LQ) Going way back, you have been a hacker who clearly enjoys coding. Do you still get a chance to really sit down and hack away at code these days? If so, which projects do you enjoying working on and what is the programming language you currently prefer?
MT) I have started to become really interested in GIS and statistics. I am learning GRASS and R. I need to learn more about the field before I can do meaningful hacking, but I imagine that in a few years, I might be writing software again (instead of just using it).
LQ) Red Hat just announced the purchase of the Netscape Directory Server and Certificate Management System from AOL, which seems to be a slight departure from the usual business plan. Can you give us some insight into what lead up to this acquisition, where you think these products fit into the Red Hat product lineup and what long term plans you have for the acquired products?
MT) I don't think this is a departure at all. Our customers want and need a scalable directory service, and the proprietary alternatives (Microsoft and Novell) were inconsitent with our vision for an Open Source Architecture. Purchasing the Directory Server and Certificate Management System help complete our solution without compromising our principles.
LQ) Do you think that situations such as the recent Mambo one are something that will hinder the adoption of Open Source? As a community, what do you think we should be doing to protect ourselves from these type of issues?

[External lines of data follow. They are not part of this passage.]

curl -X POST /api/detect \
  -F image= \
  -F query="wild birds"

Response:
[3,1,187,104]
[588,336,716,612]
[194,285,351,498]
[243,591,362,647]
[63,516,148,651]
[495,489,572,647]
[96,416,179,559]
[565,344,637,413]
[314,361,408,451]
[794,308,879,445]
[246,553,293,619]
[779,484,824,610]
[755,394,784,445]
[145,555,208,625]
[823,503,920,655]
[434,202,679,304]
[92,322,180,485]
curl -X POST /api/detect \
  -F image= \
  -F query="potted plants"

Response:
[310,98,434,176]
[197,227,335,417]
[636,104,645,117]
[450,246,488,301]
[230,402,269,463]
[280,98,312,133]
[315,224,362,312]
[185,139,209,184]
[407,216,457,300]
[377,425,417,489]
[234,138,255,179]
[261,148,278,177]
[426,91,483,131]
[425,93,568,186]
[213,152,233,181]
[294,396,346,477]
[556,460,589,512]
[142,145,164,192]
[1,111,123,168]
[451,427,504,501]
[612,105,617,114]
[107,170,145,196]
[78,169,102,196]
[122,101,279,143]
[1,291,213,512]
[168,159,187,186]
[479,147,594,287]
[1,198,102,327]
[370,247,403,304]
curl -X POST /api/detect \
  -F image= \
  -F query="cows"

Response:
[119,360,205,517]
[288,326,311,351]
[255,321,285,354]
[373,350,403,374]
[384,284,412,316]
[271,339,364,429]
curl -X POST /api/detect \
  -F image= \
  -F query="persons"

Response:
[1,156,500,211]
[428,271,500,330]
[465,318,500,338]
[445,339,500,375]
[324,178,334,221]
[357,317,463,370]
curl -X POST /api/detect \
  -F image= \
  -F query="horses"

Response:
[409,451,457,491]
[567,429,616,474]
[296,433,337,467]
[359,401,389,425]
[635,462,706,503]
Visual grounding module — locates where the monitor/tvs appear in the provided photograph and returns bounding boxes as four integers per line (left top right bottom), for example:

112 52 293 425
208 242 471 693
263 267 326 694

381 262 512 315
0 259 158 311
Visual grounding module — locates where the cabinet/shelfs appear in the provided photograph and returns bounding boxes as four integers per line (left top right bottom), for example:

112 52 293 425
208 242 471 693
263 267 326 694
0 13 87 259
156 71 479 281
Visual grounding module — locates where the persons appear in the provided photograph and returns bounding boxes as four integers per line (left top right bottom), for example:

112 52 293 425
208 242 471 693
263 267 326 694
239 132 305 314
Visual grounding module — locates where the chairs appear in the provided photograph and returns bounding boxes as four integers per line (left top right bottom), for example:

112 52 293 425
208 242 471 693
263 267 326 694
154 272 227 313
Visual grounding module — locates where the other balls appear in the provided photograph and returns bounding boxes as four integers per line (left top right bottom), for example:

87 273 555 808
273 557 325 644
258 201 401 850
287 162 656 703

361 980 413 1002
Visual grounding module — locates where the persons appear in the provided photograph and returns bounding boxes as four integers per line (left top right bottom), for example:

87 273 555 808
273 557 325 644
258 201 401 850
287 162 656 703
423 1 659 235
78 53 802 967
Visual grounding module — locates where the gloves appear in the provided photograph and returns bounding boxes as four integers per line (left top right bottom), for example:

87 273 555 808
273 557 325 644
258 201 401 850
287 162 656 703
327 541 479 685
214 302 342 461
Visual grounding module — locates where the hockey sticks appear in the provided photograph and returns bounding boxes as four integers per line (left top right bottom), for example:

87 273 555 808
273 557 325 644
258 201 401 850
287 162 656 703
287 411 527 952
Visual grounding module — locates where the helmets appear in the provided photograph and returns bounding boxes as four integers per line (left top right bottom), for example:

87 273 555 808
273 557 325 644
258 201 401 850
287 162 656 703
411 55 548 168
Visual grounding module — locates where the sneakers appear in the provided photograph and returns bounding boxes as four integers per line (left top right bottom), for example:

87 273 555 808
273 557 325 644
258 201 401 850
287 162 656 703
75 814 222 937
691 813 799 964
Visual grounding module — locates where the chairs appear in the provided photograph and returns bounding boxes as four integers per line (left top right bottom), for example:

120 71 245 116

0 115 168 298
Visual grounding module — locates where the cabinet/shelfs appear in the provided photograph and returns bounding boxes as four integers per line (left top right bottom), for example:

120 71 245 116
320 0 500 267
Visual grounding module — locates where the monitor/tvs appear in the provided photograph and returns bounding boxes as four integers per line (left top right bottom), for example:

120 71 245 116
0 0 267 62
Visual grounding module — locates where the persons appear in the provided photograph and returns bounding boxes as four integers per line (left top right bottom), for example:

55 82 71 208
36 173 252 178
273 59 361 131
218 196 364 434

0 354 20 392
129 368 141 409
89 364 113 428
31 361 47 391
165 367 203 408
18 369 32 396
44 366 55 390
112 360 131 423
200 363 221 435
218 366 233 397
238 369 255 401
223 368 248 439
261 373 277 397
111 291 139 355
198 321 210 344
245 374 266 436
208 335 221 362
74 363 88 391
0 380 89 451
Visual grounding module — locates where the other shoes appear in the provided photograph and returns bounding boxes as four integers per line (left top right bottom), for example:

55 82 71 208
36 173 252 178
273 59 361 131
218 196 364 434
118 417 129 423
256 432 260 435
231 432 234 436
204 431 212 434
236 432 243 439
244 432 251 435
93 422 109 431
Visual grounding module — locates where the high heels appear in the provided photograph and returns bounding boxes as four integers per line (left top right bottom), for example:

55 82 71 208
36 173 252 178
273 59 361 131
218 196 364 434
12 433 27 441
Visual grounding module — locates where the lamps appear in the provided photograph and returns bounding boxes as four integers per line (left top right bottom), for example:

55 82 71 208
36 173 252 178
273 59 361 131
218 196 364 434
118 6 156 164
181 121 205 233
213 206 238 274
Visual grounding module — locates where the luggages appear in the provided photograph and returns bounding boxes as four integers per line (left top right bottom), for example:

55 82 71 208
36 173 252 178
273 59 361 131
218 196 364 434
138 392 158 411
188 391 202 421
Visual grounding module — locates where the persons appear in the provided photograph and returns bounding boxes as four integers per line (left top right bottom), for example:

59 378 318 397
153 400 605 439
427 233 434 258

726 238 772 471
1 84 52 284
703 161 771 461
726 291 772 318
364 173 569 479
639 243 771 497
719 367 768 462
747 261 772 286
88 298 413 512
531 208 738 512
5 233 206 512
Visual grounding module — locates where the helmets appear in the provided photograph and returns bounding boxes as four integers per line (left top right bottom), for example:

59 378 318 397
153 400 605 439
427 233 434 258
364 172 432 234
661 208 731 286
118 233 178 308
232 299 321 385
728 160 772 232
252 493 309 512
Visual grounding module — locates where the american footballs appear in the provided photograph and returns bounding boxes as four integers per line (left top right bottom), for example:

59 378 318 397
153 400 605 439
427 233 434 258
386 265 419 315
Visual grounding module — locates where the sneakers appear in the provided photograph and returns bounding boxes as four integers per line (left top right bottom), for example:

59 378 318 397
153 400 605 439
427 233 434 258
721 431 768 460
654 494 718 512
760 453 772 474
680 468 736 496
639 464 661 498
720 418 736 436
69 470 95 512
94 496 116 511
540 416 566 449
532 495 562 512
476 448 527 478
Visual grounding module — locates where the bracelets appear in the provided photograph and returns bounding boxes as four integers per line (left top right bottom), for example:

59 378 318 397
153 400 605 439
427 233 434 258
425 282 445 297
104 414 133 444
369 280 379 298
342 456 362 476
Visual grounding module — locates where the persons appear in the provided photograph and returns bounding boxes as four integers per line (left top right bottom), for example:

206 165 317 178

MT) Should everybody stop sending any emails because a spammer gets 9 years in jail? Of course not. People need to put events into perspective, educate themselves about reality (not what is reported by a sensationalistic or hyped-up press) and be responsible. In my view it is infinitely expensive to try to protect oneself from all possible risks, but if one is responsible, common sense can protect one from 99% or more of all risks, and for the remaining 1%, there is strength in numbers. People who buy from Red Hat know what they are getting, and for a great many people, it's pretty good.